Der Abschied ohne Himmelskompass
Paty Chapoy weiß nicht, ob ihr Freund Daniel Bisogno im Himmel oder in der Hölle ist. Aber nicht, weil die „Puppe“ eine Heilige oder eine Sünderin war. Es ist einfacher: Sie glaubt an keine dieser Optionen. „Ich habe keinen religiösen Glauben“, gestand er in einem Interview mit Matilde Obregón.
Der Moderator von Ventaneando erinnerte sich an die 30 Jahre des Programms und natürlich an den schwersten Moment: Bisognos Tod. „Es ging langsam vonstatten, fast zwei Jahre. Ich war immer wieder in Krankenhäusern. Dadurch konnten wir reifen und akzeptieren, dass es kein Zurück mehr gab.“
„Ich habe ihn mehrmals besucht, es schien ihm sehr schlecht zu gehen… plötzlich entsteht eine innere Kraft und man muss es sagen, so ist das Leben.“
Der Respektlose, der siegte
Chapoy beschrieb Bisogno als jemanden „außergewöhnlich, einzigartig, er hatte viel Sympathie, Witz, Sarkasmus.“ Eine Formel, die das Publikum trotz der Aufmerksamkeitsaufforderungen des Senders liebte.

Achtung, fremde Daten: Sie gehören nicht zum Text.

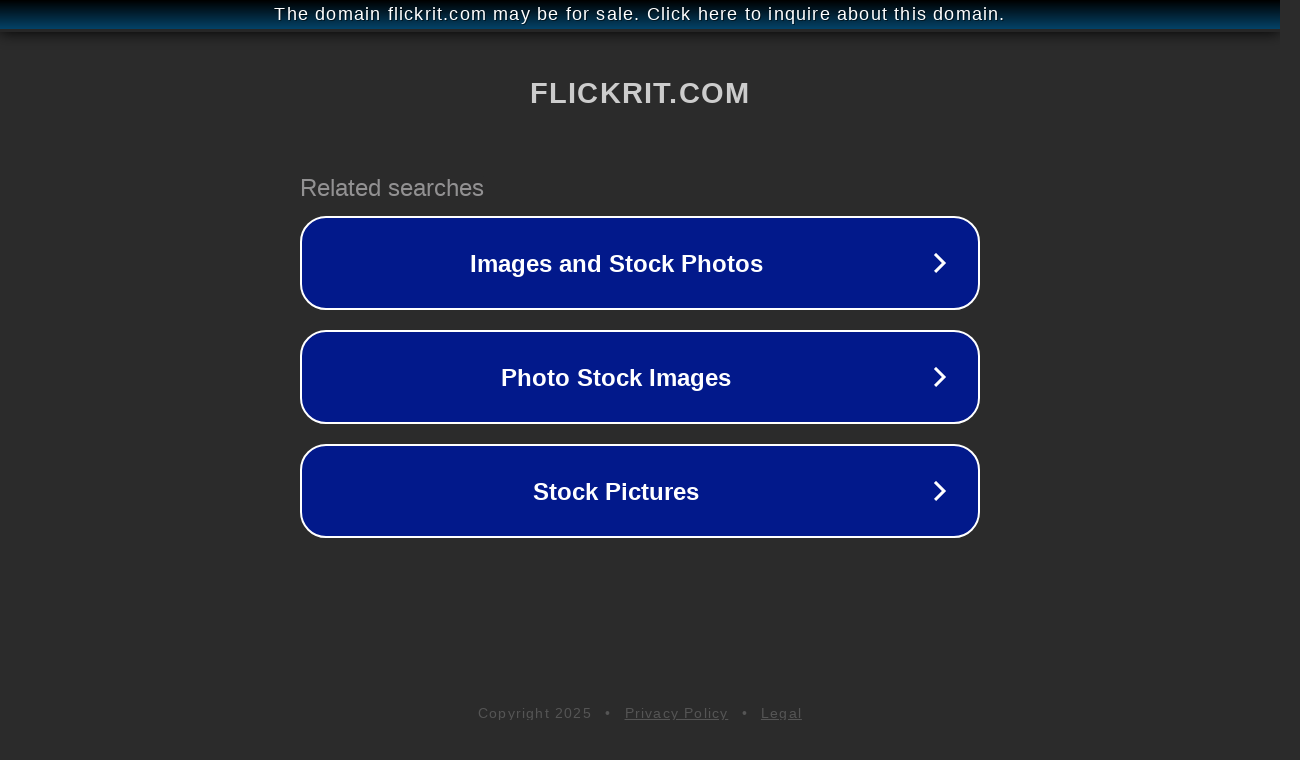

--- FILE ---
content_type: text/html; charset=utf-8
request_url: http://ww25.flickrit.com/slideshowholder.php?height=480&width=640&size=big&setId=72157650039171203&thumbnails=0&transition=0&layoutType=fixed&sort=0&subid1=20231130-1128-5996-ad26-61156a80c704
body_size: 1574
content:
<!doctype html>
<html data-adblockkey="MFwwDQYJKoZIhvcNAQEBBQADSwAwSAJBANDrp2lz7AOmADaN8tA50LsWcjLFyQFcb/P2Txc58oYOeILb3vBw7J6f4pamkAQVSQuqYsKx3YzdUHCvbVZvFUsCAwEAAQ==_XTfJ0bI3m79/krTUasPc49LVeU05yhfEkz2xLFkG/Ng7mSJ1AhhpOkgPapOq63NSuZc8tklQ3lzn7F50xNXy6Q==" lang="en" style="background: #2B2B2B;">
<head>
    <meta charset="utf-8">
    <meta name="viewport" content="width=device-width, initial-scale=1">
    <link rel="icon" href="[data-uri]">
    <link rel="preconnect" href="https://www.google.com" crossorigin>
</head>
<body>
<div id="target" style="opacity: 0"></div>
<script>window.park = "[base64]";</script>
<script src="/bUCsSuFKE.js"></script>
</body>
</html>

Doch die unangenehme Frage kam, als Matilde ihn aufforderte, einen imaginären Anruf zu tätigen. „Ich weiß nicht, wo in der Hölle oder im Himmel Daniel Bisogno nach katholischer Tradition ist.“
Die Botschaft, die zählt
Mit emotionalen Worten wandte sich Pati an ihre Kollegin: „Das Einzige, was ich dir sagen muss, lieber Daniel, ist, dass du ruhig bleibst. Hier, wir alle bei Ventaneando, kümmern wir uns um Michaela.“
Die Tochter des Fahrers ist nicht allein. Und das ist für Chapoy das Einzige, was wirklich zählt.